— Begin The data —

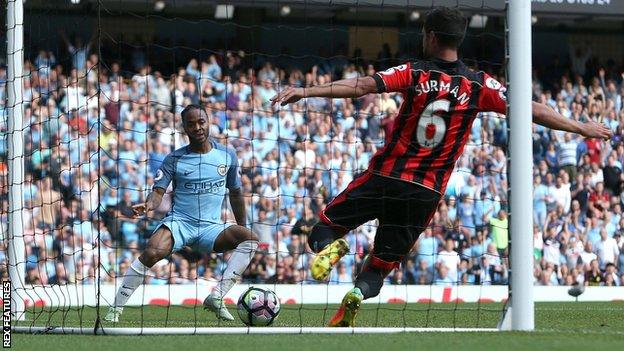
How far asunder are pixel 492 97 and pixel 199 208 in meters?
3.66

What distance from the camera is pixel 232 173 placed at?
12.5m

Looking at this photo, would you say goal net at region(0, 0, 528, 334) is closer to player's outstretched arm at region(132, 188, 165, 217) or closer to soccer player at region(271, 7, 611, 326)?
player's outstretched arm at region(132, 188, 165, 217)

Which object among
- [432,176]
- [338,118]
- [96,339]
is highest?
[338,118]

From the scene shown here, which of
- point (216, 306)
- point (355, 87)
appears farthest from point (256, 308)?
point (355, 87)

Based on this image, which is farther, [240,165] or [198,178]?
[240,165]

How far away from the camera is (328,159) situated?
19.7 meters

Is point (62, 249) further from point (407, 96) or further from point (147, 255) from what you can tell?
point (407, 96)

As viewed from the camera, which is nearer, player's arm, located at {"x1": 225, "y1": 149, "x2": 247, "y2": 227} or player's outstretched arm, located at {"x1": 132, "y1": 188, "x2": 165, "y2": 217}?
player's outstretched arm, located at {"x1": 132, "y1": 188, "x2": 165, "y2": 217}

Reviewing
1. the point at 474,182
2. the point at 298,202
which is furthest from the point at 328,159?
the point at 474,182

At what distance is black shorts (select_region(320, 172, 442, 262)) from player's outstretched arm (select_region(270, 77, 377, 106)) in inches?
34.3

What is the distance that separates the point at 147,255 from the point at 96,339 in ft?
10.4

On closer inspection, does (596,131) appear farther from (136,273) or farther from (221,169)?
(136,273)

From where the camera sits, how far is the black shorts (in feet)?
31.7

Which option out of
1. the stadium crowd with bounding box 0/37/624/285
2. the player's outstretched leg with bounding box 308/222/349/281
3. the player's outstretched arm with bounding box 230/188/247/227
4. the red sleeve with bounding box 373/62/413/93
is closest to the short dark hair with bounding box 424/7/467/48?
the red sleeve with bounding box 373/62/413/93
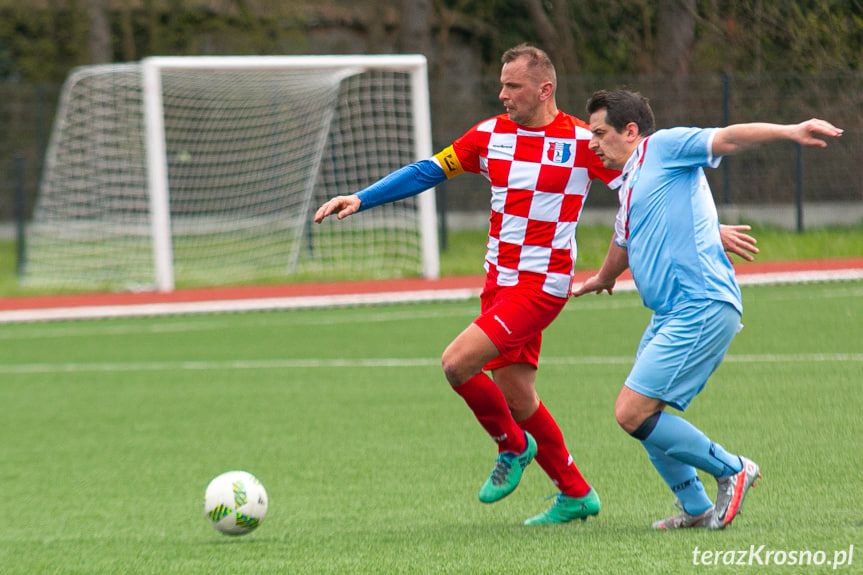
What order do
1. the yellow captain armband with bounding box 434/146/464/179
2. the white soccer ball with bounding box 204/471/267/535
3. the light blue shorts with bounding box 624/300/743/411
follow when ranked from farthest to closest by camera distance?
the yellow captain armband with bounding box 434/146/464/179 → the white soccer ball with bounding box 204/471/267/535 → the light blue shorts with bounding box 624/300/743/411

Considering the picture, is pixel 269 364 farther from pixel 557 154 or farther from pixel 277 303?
pixel 557 154

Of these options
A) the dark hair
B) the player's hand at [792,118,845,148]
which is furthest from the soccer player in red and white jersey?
the player's hand at [792,118,845,148]

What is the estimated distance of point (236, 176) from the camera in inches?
664

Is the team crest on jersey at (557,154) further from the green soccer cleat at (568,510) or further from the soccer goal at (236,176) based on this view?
the soccer goal at (236,176)

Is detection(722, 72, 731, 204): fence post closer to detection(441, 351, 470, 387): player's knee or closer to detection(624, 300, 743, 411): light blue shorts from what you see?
detection(441, 351, 470, 387): player's knee

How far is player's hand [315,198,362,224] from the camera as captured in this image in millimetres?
4859

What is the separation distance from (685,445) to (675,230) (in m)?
0.79

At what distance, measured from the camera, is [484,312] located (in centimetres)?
516

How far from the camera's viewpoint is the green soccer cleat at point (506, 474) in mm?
5102

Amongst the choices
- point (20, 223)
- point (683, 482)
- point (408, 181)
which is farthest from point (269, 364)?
point (20, 223)

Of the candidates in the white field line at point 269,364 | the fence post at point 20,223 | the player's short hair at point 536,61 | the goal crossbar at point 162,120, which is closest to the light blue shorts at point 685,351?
the player's short hair at point 536,61

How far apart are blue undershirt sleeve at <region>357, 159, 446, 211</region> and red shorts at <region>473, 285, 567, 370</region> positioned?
1.90 feet

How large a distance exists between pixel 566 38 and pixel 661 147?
1347 centimetres

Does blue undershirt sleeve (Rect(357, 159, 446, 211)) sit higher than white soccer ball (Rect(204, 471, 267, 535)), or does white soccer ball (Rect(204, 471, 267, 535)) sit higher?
blue undershirt sleeve (Rect(357, 159, 446, 211))
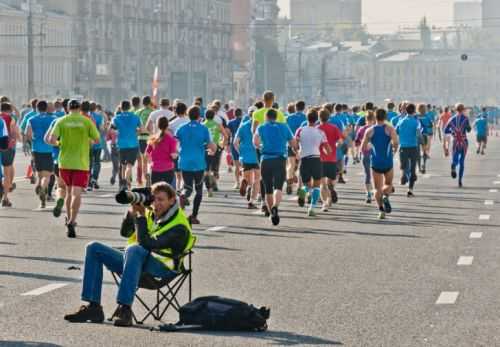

— End The data —

Task requirements: Extract every line of the listing above verbatim, omitting the pictures.

Exercise result:
How far asunder are pixel 492 97 and pixel 199 208 in meters?
3.66

What distance from the camera is pixel 232 173 placed at?
12.5m

Looking at this photo, would you say goal net at region(0, 0, 528, 334) is closer to player's outstretched arm at region(132, 188, 165, 217) or closer to soccer player at region(271, 7, 611, 326)?
player's outstretched arm at region(132, 188, 165, 217)

Which object among
- [432,176]
- [338,118]
- [96,339]
is highest?
[338,118]

From the scene shown here, which of
- point (216, 306)
- point (355, 87)
appears farthest from point (256, 308)?
point (355, 87)

Based on this image, which is farther, [240,165] or [198,178]?
[240,165]

How far away from the camera is (328,159) situated?
19.7 meters

Is point (62, 249) further from point (407, 96) or further from point (147, 255) from what you can tell?
point (407, 96)

As viewed from the camera, which is nearer, player's arm, located at {"x1": 225, "y1": 149, "x2": 247, "y2": 227} or player's outstretched arm, located at {"x1": 132, "y1": 188, "x2": 165, "y2": 217}?
player's outstretched arm, located at {"x1": 132, "y1": 188, "x2": 165, "y2": 217}

Reviewing
1. the point at 474,182
2. the point at 298,202
which is furthest from the point at 328,159?
the point at 474,182

At what distance is black shorts (select_region(320, 172, 442, 262)) from player's outstretched arm (select_region(270, 77, 377, 106)) in inches?
34.3

What is the distance that separates the point at 147,255 from the point at 96,339 in ft?
10.4

On closer inspection, does (596,131) appear farther from (136,273) or farther from (221,169)?
(136,273)

From where the camera sits, how far is the black shorts (in feet)?
31.7

Which option out of
1. the stadium crowd with bounding box 0/37/624/285
2. the player's outstretched leg with bounding box 308/222/349/281
3. the player's outstretched arm with bounding box 230/188/247/227
4. the red sleeve with bounding box 373/62/413/93
is closest to the short dark hair with bounding box 424/7/467/48?
the red sleeve with bounding box 373/62/413/93
What order do
1. the yellow captain armband with bounding box 434/146/464/179
2. the white soccer ball with bounding box 204/471/267/535
3. the light blue shorts with bounding box 624/300/743/411
follow when ranked from farthest to closest by camera distance?
the yellow captain armband with bounding box 434/146/464/179 → the white soccer ball with bounding box 204/471/267/535 → the light blue shorts with bounding box 624/300/743/411

Considering the picture, is pixel 269 364 farther from pixel 557 154 or farther from pixel 277 303?
pixel 557 154

Of these options
A) the dark hair
B) the player's hand at [792,118,845,148]
which is furthest from the soccer player in red and white jersey?
the player's hand at [792,118,845,148]

What is the estimated distance of point (236, 176) from the camera in inches?
664

Is the team crest on jersey at (557,154) further from the green soccer cleat at (568,510) or further from the soccer goal at (236,176) based on this view?
the soccer goal at (236,176)

Is detection(722, 72, 731, 204): fence post closer to detection(441, 351, 470, 387): player's knee or closer to detection(624, 300, 743, 411): light blue shorts from what you see?
detection(441, 351, 470, 387): player's knee

How far is player's hand [315,198,362,224] from the camera as captured in this image in millimetres?
4859

What is the separation distance from (685,445) to (675,230) (in m)?
0.79

At what distance, measured from the camera, is [484,312] located (in centimetres)?
516

How far from the camera's viewpoint is the green soccer cleat at point (506, 474) in mm?
5102

Amongst the choices
- point (20, 223)
- point (683, 482)
- point (408, 181)
which is farthest from point (269, 364)?
point (20, 223)

Of the candidates in the white field line at point 269,364 | the fence post at point 20,223 | the player's short hair at point 536,61 | the goal crossbar at point 162,120, which is closest to the light blue shorts at point 685,351?
the player's short hair at point 536,61

How far apart are blue undershirt sleeve at <region>357, 159, 446, 211</region> and red shorts at <region>473, 285, 567, 370</region> positioned?
1.90 feet

How large a distance exists between pixel 566 38 and pixel 661 147?
1347 centimetres

Does blue undershirt sleeve (Rect(357, 159, 446, 211)) sit higher than white soccer ball (Rect(204, 471, 267, 535)), or does white soccer ball (Rect(204, 471, 267, 535)) sit higher?
blue undershirt sleeve (Rect(357, 159, 446, 211))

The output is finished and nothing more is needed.